Below is a list of currently implemented maneuvers. As with the conditions, this list is not exhaustive and may be extended to fit the scenario requirements.

Maneuver Description
Keep in Lane Walk towards current waypoint following
the general shape of the occupied lanelet
Stop Set desired walking speed to 0
Enter Crosswalk Update waypoint to be the crosswalk's exit point
Exit Crosswalk Run Waypoint Selection Algorithm to determine
next waypoint (dependent on goal point and road structure)
Wait at Crosswalk Pedestrian has already chosen to take the crosswalk
but cannot enter yet. Waypoint is still the crosswalk
entrance point until pedestrian executes Enter Crosswalk.
Select Crosswalk by Light State Pedestrian decides which crosswalk to take, possibly
given multiple candidates. Factors in the decision include
the goal point (to determine the list of candidates),
the pedestrian's level of aggressiveness,
and the current light states of candidate crosswalks.

Once a maneuver is selected by the behaviour tree, it is passed to the model's lower layers (Maneuver Layer and Motion Planner layer) for processing.

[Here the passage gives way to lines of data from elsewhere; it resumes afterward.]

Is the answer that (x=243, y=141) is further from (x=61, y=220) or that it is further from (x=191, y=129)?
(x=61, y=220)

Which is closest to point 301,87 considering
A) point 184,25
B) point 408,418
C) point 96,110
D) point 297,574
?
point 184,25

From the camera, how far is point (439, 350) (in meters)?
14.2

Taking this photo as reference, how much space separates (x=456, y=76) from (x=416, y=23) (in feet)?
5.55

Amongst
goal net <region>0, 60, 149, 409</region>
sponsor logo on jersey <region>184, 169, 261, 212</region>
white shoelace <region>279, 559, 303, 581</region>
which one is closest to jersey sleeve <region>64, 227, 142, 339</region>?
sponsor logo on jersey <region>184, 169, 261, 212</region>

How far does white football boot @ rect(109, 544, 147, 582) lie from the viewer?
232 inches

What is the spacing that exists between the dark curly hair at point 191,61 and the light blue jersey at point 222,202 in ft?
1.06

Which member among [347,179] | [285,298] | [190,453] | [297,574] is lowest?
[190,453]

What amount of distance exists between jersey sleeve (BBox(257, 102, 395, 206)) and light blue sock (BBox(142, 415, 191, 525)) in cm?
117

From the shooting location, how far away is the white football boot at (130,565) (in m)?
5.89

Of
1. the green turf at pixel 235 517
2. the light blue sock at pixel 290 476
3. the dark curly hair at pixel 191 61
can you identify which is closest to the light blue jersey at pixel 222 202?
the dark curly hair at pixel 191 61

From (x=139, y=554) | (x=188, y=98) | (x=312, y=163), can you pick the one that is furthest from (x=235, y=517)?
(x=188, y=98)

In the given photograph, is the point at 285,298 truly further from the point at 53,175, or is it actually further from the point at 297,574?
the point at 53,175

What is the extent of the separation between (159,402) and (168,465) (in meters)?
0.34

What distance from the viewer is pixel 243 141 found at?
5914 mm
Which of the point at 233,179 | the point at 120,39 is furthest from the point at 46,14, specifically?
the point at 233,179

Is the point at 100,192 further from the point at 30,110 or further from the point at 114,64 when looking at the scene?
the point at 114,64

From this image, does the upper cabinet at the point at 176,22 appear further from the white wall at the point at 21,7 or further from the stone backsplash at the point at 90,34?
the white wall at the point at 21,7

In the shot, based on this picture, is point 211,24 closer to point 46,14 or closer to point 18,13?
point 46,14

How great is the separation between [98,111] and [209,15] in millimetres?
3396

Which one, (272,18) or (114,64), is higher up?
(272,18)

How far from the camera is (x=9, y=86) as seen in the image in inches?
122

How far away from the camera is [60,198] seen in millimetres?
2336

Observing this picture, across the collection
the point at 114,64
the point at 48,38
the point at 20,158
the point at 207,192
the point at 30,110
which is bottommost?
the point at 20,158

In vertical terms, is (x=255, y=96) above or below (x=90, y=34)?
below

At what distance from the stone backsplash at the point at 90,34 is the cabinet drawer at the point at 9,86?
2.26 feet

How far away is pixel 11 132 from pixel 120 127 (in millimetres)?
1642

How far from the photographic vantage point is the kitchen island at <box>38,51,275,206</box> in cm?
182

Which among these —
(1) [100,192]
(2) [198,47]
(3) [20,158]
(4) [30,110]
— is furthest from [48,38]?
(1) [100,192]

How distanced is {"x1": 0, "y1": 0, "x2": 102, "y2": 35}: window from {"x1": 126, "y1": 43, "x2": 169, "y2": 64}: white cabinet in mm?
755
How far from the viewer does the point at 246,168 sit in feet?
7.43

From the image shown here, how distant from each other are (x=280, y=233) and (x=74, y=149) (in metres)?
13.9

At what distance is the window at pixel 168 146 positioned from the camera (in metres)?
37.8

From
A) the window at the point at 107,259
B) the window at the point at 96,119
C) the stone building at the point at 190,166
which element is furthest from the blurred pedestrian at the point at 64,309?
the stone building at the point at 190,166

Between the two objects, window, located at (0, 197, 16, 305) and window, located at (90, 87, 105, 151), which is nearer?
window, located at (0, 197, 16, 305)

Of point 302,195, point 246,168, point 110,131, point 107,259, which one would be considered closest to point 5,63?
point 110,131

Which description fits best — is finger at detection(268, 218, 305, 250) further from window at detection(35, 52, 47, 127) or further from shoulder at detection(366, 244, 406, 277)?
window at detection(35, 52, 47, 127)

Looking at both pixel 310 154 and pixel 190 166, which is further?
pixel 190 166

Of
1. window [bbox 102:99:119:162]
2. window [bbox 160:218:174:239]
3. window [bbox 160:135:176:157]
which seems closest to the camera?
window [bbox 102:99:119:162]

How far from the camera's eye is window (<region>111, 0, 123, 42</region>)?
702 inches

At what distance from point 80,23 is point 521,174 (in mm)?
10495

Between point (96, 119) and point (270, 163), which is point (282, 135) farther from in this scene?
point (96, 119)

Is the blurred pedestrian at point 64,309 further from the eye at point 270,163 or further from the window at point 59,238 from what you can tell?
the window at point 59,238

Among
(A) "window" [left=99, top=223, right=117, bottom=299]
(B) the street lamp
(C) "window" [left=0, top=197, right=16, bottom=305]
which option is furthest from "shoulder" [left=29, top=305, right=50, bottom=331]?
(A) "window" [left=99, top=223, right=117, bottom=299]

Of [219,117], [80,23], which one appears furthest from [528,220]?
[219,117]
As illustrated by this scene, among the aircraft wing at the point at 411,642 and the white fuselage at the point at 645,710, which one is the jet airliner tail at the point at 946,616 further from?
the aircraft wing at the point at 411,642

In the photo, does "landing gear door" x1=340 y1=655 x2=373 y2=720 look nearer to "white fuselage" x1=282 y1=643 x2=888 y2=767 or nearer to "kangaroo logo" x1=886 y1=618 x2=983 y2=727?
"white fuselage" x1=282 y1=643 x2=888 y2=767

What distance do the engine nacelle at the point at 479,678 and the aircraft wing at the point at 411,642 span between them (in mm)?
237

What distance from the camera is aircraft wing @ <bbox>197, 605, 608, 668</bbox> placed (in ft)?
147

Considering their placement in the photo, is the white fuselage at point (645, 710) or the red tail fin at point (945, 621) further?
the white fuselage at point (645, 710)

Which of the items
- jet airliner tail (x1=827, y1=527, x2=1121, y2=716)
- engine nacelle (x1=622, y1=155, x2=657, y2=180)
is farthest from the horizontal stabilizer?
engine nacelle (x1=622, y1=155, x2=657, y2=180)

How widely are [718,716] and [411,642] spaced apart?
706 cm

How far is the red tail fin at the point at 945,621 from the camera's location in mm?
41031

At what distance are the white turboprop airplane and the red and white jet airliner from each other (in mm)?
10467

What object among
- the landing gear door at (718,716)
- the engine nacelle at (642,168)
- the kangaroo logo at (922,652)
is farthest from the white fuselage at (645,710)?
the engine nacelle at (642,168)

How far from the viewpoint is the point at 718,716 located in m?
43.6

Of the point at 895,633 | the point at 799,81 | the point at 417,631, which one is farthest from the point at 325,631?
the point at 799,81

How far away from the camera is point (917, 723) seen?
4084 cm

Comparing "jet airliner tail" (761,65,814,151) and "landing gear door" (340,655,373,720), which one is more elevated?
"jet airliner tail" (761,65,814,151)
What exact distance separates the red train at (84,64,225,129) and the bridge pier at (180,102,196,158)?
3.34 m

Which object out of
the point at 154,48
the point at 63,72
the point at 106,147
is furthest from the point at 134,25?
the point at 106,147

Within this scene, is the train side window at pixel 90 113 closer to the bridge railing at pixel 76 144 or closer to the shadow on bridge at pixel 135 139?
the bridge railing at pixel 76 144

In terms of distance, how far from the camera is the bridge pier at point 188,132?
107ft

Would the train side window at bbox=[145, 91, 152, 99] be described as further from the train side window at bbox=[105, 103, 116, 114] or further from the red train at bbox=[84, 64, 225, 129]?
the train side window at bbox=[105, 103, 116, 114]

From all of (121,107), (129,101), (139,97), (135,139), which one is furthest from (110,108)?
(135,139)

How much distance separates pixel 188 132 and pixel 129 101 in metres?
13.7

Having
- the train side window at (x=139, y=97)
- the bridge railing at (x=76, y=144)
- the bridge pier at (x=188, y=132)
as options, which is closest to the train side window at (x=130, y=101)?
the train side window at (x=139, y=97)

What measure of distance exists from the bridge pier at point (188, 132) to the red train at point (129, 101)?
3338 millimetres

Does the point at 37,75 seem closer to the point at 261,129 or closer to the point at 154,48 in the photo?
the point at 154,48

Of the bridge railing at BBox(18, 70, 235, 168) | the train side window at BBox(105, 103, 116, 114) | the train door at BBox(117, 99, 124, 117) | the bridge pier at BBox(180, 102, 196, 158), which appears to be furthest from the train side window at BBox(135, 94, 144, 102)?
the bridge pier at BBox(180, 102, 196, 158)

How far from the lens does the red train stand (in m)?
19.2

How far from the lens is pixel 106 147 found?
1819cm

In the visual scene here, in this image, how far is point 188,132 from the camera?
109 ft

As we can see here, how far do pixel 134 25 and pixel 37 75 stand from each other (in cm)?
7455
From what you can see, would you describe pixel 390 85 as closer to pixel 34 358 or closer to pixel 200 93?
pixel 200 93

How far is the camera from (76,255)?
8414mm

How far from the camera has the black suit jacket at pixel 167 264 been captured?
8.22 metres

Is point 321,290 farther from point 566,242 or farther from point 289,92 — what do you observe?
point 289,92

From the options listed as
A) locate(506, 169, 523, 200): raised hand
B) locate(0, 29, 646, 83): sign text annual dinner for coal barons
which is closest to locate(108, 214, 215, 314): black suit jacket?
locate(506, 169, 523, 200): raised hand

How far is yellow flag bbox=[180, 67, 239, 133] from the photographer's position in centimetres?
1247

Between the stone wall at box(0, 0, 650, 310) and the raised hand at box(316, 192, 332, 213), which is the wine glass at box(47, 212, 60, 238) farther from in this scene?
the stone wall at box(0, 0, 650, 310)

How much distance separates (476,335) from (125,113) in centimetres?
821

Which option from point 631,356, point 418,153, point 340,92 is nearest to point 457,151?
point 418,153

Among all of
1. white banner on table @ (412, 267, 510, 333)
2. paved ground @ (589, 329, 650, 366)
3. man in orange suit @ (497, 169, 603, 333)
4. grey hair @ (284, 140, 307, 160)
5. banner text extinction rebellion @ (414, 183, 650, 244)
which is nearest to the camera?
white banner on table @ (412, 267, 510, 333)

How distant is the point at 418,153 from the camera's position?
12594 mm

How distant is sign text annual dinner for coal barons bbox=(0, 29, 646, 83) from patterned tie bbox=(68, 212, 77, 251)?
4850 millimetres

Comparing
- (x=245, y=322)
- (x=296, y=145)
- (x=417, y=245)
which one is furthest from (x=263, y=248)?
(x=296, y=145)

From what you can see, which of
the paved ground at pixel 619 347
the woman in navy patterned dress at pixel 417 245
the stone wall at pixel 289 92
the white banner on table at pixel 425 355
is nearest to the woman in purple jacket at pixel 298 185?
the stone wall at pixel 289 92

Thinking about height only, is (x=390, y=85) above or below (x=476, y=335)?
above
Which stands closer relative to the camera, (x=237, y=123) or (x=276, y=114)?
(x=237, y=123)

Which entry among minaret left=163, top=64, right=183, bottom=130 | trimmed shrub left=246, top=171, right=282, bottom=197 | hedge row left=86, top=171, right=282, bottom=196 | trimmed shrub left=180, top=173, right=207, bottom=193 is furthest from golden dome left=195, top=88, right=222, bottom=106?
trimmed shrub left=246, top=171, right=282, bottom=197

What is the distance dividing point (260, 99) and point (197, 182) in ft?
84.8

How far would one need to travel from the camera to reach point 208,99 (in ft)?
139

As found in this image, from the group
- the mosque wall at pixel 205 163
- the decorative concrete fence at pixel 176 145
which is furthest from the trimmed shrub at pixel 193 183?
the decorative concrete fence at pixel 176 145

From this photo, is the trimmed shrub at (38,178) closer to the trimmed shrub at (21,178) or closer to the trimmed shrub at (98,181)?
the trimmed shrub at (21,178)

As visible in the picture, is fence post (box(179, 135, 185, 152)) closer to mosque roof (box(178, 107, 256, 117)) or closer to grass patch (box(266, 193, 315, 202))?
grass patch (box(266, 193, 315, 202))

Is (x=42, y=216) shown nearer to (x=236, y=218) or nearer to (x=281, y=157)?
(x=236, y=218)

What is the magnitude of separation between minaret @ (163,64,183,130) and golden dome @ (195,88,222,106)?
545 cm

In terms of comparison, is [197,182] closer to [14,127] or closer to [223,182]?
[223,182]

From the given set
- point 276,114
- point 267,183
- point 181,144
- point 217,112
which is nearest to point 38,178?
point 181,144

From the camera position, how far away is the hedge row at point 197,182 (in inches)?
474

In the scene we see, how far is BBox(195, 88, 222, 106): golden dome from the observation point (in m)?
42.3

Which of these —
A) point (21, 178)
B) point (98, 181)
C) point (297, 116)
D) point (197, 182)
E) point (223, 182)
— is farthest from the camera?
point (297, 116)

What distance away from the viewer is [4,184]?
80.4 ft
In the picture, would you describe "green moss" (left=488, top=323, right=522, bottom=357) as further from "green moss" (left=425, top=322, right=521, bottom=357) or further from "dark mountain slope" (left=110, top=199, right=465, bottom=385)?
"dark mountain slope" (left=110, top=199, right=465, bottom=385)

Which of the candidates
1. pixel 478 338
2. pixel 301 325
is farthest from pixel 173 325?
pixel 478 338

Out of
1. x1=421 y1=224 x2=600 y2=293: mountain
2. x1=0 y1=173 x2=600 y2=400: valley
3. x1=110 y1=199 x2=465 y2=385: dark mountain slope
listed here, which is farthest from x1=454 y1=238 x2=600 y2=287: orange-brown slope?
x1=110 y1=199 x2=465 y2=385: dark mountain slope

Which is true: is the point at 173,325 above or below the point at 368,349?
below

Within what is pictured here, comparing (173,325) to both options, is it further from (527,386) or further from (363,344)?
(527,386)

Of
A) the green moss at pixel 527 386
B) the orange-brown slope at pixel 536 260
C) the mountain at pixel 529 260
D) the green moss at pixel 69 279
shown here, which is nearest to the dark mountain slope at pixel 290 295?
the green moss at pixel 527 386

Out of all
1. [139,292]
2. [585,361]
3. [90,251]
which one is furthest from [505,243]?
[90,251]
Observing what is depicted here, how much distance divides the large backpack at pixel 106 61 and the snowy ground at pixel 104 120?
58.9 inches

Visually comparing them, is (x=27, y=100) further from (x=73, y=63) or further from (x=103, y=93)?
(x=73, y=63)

The Maneuver layer translates the selected maneuver into low-level instructions to feed into the Social Force model component of the Motion Planner layer. The Motion Planner layer receives these instructions, runs an iteration of the Social Force model, and outputs the pedestrian's next state vector. The model then directly updates the pedestrian's new state information in the environment for the next simulation cycle.